■ **Records from a data collection**:
⟨

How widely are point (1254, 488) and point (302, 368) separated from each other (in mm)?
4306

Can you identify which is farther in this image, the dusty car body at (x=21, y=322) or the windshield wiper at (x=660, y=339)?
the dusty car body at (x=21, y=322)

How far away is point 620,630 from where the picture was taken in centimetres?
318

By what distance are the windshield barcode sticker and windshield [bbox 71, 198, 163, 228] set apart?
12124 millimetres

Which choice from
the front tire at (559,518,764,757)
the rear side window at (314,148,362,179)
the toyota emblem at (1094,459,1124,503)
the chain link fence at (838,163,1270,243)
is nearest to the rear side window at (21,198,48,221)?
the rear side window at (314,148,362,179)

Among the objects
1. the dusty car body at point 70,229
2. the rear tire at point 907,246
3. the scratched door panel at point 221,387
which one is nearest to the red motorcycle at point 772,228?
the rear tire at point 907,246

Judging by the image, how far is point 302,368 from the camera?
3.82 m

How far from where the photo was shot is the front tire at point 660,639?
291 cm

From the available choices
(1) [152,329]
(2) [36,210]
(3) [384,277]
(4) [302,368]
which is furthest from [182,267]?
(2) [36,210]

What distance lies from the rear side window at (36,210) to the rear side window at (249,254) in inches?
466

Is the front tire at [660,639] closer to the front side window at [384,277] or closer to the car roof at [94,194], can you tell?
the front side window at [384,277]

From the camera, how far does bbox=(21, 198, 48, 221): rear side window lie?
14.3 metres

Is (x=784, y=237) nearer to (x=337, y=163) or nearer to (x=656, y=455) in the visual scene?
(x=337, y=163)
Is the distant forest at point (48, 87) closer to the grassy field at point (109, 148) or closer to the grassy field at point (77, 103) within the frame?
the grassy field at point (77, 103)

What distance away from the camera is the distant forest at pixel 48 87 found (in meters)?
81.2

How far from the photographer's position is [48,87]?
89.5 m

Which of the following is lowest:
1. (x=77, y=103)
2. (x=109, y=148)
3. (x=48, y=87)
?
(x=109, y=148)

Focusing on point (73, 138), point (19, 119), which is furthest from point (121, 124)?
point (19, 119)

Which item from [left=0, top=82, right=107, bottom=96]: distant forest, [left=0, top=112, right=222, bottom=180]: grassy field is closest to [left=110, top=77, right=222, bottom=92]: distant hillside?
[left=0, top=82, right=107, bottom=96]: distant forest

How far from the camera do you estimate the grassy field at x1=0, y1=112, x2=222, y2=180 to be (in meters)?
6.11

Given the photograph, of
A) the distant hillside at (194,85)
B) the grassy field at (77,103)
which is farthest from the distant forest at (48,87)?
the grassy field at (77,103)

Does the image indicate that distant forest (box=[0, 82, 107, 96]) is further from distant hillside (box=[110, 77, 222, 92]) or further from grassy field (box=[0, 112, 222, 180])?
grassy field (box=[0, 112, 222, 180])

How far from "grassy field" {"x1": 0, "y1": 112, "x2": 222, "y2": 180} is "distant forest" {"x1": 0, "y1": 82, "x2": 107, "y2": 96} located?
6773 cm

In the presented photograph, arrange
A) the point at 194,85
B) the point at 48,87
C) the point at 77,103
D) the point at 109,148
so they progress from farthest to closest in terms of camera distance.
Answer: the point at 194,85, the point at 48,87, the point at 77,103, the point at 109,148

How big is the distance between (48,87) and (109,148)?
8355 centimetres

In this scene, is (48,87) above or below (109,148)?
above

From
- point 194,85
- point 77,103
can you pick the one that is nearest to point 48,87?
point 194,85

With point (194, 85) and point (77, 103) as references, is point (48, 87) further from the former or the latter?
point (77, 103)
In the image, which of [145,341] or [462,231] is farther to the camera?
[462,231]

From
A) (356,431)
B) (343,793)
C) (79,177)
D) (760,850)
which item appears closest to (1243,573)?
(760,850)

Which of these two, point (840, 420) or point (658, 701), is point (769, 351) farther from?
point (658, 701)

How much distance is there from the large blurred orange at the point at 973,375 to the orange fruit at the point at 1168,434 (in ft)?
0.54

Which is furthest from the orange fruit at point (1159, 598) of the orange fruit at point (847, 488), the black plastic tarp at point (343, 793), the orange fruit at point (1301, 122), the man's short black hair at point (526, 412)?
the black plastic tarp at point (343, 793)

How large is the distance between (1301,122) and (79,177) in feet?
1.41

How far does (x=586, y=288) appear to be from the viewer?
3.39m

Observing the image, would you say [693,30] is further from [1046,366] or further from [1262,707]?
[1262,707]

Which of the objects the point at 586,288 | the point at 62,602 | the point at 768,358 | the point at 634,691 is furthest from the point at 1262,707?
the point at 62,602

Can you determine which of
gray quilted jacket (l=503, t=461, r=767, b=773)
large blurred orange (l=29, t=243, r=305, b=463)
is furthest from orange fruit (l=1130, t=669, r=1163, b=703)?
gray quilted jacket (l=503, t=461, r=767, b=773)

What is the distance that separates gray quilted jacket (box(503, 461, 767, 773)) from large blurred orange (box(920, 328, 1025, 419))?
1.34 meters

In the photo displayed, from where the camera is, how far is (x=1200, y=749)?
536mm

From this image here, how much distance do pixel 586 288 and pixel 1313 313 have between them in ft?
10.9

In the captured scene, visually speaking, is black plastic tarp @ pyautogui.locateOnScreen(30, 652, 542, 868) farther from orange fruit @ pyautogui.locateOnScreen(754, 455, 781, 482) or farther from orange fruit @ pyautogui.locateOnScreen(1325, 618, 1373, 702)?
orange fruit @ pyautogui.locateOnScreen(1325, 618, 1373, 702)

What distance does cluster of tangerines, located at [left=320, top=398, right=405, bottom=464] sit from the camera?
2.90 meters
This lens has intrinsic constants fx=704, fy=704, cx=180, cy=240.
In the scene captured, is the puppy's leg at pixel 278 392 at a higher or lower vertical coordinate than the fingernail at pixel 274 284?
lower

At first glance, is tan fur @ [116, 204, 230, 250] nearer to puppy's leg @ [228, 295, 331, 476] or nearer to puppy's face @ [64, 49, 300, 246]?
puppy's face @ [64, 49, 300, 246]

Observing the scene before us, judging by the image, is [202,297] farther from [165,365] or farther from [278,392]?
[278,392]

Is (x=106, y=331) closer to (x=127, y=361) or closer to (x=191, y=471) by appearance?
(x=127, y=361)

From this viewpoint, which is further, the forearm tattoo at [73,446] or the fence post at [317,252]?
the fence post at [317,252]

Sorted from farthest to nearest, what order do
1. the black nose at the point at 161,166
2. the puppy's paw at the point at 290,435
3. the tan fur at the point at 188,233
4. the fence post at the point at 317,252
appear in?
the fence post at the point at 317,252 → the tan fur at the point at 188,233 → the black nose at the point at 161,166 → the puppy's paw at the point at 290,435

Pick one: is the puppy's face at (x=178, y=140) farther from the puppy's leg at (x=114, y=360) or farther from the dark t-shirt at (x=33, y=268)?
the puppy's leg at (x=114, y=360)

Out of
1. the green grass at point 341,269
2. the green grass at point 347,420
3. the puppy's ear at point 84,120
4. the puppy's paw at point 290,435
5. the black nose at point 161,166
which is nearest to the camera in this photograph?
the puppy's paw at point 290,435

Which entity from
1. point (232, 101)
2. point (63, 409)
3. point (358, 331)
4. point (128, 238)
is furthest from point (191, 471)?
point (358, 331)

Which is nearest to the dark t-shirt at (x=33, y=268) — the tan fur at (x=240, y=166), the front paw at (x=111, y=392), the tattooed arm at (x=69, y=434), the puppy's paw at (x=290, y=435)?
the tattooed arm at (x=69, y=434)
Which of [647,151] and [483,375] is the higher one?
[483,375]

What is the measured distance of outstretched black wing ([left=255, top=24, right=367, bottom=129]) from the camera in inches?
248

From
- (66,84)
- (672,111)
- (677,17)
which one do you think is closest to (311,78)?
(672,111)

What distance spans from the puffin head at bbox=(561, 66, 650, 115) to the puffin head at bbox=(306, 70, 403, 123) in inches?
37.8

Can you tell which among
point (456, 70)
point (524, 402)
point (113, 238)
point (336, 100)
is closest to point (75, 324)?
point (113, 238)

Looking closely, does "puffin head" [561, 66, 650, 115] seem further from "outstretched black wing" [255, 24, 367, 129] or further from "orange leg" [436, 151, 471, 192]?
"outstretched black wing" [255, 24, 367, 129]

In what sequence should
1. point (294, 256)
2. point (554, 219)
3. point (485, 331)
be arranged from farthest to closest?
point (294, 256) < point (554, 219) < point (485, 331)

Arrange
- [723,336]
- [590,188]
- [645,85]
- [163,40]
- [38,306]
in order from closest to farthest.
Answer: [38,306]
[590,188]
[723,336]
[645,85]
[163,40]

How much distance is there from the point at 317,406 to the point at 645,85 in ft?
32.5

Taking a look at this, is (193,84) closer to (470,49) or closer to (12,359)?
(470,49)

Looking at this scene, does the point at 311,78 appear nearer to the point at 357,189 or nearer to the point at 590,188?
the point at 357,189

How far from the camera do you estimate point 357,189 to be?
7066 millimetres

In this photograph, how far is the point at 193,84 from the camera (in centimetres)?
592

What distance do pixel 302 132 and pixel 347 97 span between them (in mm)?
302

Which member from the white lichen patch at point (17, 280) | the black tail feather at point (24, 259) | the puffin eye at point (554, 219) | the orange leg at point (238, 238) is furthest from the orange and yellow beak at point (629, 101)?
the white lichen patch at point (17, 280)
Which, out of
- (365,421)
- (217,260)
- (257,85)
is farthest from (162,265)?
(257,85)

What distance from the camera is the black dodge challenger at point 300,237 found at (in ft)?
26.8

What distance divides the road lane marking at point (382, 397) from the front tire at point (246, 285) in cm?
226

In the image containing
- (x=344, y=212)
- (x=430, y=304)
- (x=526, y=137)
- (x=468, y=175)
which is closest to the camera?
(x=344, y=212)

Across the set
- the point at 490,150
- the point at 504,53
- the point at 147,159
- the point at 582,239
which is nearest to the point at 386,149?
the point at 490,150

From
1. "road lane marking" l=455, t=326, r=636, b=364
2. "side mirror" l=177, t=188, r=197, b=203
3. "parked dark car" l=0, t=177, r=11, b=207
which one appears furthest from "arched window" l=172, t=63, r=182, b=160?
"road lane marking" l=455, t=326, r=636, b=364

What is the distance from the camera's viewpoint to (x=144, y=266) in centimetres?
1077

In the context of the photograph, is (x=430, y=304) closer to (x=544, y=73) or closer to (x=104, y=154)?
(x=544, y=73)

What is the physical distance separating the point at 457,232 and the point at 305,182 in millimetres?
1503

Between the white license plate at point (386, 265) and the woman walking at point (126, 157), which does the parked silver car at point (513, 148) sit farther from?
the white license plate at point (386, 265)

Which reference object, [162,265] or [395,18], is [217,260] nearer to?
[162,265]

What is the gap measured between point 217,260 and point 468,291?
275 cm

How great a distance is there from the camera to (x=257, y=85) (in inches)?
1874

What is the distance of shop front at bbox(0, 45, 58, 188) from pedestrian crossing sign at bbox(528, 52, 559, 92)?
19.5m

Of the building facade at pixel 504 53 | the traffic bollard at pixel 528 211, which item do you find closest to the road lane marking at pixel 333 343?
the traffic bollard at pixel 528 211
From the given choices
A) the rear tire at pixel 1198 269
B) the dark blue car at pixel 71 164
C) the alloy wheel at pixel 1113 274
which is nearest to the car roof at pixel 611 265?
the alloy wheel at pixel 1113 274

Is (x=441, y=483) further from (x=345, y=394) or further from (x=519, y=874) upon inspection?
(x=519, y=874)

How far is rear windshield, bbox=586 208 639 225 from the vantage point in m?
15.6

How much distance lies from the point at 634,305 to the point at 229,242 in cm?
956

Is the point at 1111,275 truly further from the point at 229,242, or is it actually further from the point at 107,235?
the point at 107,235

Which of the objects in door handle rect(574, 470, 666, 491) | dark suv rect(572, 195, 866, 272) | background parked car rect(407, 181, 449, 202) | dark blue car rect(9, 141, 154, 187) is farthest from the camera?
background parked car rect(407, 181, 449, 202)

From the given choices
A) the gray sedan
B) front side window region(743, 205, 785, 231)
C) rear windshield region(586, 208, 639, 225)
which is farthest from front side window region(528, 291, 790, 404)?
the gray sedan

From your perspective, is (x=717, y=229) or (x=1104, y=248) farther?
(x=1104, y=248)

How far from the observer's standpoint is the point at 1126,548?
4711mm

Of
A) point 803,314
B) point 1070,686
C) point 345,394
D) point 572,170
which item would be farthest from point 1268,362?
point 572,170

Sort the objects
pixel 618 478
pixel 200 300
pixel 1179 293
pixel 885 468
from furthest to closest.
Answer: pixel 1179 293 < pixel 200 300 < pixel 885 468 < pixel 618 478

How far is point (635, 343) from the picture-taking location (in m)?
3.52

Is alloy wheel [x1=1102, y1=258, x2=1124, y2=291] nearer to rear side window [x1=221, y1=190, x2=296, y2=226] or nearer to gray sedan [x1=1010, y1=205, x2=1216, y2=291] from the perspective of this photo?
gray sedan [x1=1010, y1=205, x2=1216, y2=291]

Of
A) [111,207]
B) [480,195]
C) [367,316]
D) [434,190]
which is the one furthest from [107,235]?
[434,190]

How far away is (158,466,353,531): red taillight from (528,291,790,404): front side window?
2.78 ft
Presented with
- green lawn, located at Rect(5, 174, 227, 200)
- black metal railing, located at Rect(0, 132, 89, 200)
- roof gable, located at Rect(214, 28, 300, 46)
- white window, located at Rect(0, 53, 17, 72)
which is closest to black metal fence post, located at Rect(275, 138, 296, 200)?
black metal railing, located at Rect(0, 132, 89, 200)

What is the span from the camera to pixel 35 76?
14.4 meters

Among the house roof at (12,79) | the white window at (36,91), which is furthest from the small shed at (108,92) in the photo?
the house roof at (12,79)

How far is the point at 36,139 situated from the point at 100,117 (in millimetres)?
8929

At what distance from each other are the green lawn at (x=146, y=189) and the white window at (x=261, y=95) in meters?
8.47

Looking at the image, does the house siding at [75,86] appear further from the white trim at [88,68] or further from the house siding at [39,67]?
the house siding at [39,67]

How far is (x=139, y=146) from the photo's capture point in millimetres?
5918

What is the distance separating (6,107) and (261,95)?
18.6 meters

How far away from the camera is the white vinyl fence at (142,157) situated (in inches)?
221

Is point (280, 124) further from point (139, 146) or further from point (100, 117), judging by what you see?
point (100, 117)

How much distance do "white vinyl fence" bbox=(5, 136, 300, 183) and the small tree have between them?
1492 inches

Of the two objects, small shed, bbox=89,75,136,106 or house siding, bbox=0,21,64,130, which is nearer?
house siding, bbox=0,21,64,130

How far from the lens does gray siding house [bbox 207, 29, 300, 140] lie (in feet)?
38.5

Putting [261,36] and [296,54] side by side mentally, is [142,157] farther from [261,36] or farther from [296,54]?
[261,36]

⟩

■ **What the exercise asks**: Which lines run from the one containing "At what distance" to the end of the entries above? Quote exactly those, and only those.

■ **Output of the task**:
At what distance from each other are the green lawn at (x=146, y=189) and the white window at (x=261, y=95) in meters?
8.47

Looking at the image, does the house siding at [75,86] appear further from the white trim at [88,68] or further from the house siding at [39,67]?
the house siding at [39,67]

How far is (x=139, y=146) from the photo's capture point in millimetres?
5918

What is the distance separating (6,107) and (261,95)?
18.6 meters

How far away from the camera is the white vinyl fence at (142,157) situated (in inches)?
221

Is point (280, 124) further from point (139, 146) or further from point (100, 117), judging by what you see?
point (100, 117)

How much distance do "white vinyl fence" bbox=(5, 136, 300, 183) and the small tree have between them?
1492 inches

Of the two objects, small shed, bbox=89,75,136,106 or house siding, bbox=0,21,64,130, which is nearer?
house siding, bbox=0,21,64,130

How far from the lens does gray siding house [bbox 207, 29, 300, 140] lie (in feet)?
38.5

Putting [261,36] and [296,54] side by side mentally, is [142,157] farther from [261,36] or farther from [296,54]?
[261,36]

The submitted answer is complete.